Items from a data source
--------------------------------

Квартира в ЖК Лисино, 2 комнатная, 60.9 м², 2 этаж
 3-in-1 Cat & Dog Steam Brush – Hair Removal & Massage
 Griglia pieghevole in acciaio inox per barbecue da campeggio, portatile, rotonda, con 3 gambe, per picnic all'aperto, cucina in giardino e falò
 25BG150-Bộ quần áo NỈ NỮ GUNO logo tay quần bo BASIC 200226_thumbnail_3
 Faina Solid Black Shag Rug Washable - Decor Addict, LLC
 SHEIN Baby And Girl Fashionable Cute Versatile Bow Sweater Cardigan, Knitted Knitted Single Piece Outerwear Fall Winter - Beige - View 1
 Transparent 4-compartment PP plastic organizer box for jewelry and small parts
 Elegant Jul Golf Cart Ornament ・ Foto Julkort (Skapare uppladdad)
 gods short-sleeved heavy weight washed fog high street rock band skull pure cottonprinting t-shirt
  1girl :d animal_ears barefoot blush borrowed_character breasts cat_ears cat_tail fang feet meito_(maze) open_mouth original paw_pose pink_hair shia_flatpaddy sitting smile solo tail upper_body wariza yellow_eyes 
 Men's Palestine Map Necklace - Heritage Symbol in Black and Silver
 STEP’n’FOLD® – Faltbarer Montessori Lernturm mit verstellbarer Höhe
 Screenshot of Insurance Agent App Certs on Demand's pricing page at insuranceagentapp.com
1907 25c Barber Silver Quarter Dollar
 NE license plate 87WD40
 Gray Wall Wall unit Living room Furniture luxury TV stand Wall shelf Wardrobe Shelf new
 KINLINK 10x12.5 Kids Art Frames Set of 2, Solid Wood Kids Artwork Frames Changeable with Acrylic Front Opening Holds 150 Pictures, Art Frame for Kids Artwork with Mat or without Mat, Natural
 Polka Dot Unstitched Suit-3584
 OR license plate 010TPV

--------------------------------

*Task prompt*: Where the string "Black" appears in a line of the entries, that line counts; state the total number of such lines and nothing else.

*Result of this task*: 2